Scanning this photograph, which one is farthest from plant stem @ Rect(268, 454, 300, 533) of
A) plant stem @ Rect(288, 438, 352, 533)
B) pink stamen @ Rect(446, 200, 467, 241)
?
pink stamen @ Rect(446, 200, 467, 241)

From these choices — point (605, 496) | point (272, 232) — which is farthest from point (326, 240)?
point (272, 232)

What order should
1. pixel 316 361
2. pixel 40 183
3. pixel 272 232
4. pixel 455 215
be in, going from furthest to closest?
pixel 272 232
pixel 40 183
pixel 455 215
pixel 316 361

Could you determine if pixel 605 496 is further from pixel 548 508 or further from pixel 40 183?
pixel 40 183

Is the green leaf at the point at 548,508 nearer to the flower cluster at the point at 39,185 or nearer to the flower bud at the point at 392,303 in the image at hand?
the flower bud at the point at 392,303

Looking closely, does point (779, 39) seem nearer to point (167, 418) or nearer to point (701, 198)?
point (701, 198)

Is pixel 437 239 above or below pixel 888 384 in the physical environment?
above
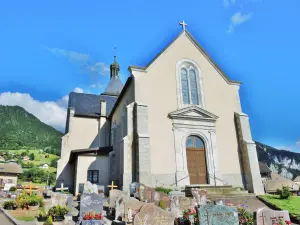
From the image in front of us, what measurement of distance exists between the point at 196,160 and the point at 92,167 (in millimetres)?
8305

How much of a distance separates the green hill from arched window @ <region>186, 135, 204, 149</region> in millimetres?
86855

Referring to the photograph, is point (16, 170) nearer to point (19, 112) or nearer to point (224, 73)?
point (224, 73)

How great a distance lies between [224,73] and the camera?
20.8 metres

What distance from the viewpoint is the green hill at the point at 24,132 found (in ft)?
322

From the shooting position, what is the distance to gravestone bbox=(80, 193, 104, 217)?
10383 millimetres

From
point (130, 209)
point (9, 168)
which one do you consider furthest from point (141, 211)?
point (9, 168)

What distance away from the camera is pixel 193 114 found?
18.2m

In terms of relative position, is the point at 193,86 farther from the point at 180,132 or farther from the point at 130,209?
the point at 130,209

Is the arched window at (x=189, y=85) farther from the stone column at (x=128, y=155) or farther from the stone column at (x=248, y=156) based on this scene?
the stone column at (x=128, y=155)

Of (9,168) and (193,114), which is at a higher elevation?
(193,114)

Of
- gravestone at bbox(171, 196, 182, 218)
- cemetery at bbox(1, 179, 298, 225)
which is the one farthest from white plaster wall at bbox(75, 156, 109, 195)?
gravestone at bbox(171, 196, 182, 218)

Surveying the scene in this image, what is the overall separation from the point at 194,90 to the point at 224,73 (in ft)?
※
> What to work on:
All entries must be written out again exactly as given, with no pictures in the copy.

> Task solution:
Scanning this photograph, which one is farthest from plant stem @ Rect(268, 454, 300, 533) of
A) plant stem @ Rect(288, 438, 352, 533)
B) pink stamen @ Rect(446, 200, 467, 241)
?
pink stamen @ Rect(446, 200, 467, 241)

From these choices — point (605, 496) | point (272, 232) — which is farthest from point (326, 240)?
point (272, 232)

What order should
1. pixel 316 361
2. pixel 40 183
3. pixel 272 232
4. pixel 455 215
be in, going from furthest to closest?
pixel 272 232
pixel 40 183
pixel 455 215
pixel 316 361

Could you determine if pixel 605 496 is further from pixel 548 508 or further from pixel 40 183?
pixel 40 183

Is the green leaf at the point at 548,508 nearer to the flower cluster at the point at 39,185 or nearer to the flower bud at the point at 392,303 in the image at hand?
the flower bud at the point at 392,303

Looking closely, does point (779, 39) seem nearer to point (167, 418) or nearer to point (701, 198)?
point (701, 198)

Is pixel 437 239 above or below pixel 888 384 in the physical environment?
above
From the image in front of us, what measurement of distance exists between the point at 196,160 and the point at 92,167 (in millimetres)?
8305

How much of a distance separates the green hill from arched window @ <region>186, 135, 204, 149</region> in millimetres?
86855

Referring to the photograph, is point (16, 170) nearer to point (19, 112) or nearer to point (224, 73)?
point (224, 73)

How great a distance lies between [224,73] and the camera?
20.8 metres

What distance from the viewpoint is the green hill at the point at 24,132 found (in ft)?
322

From the shooting position, what is the distance to gravestone bbox=(80, 193, 104, 217)?
10383 millimetres

From
point (130, 209)
point (9, 168)
which one do you consider furthest from point (141, 211)?
point (9, 168)

What distance away from the camera is pixel 193 114 found?
18.2m

In terms of relative position, is the point at 193,86 farther from the point at 180,132 or farther from the point at 130,209?
the point at 130,209

Is the arched window at (x=189, y=85) farther from the stone column at (x=128, y=155) or farther from the stone column at (x=248, y=156) based on this scene?
the stone column at (x=128, y=155)

Of (9,168) and (193,114), which is at a higher elevation?
(193,114)

Of
- gravestone at bbox(171, 196, 182, 218)
- cemetery at bbox(1, 179, 298, 225)
which is the one farthest from white plaster wall at bbox(75, 156, 109, 195)?
gravestone at bbox(171, 196, 182, 218)

Surveying the scene in this image, what is the overall separation from the point at 194,90 to the point at 224,73 (in ft)?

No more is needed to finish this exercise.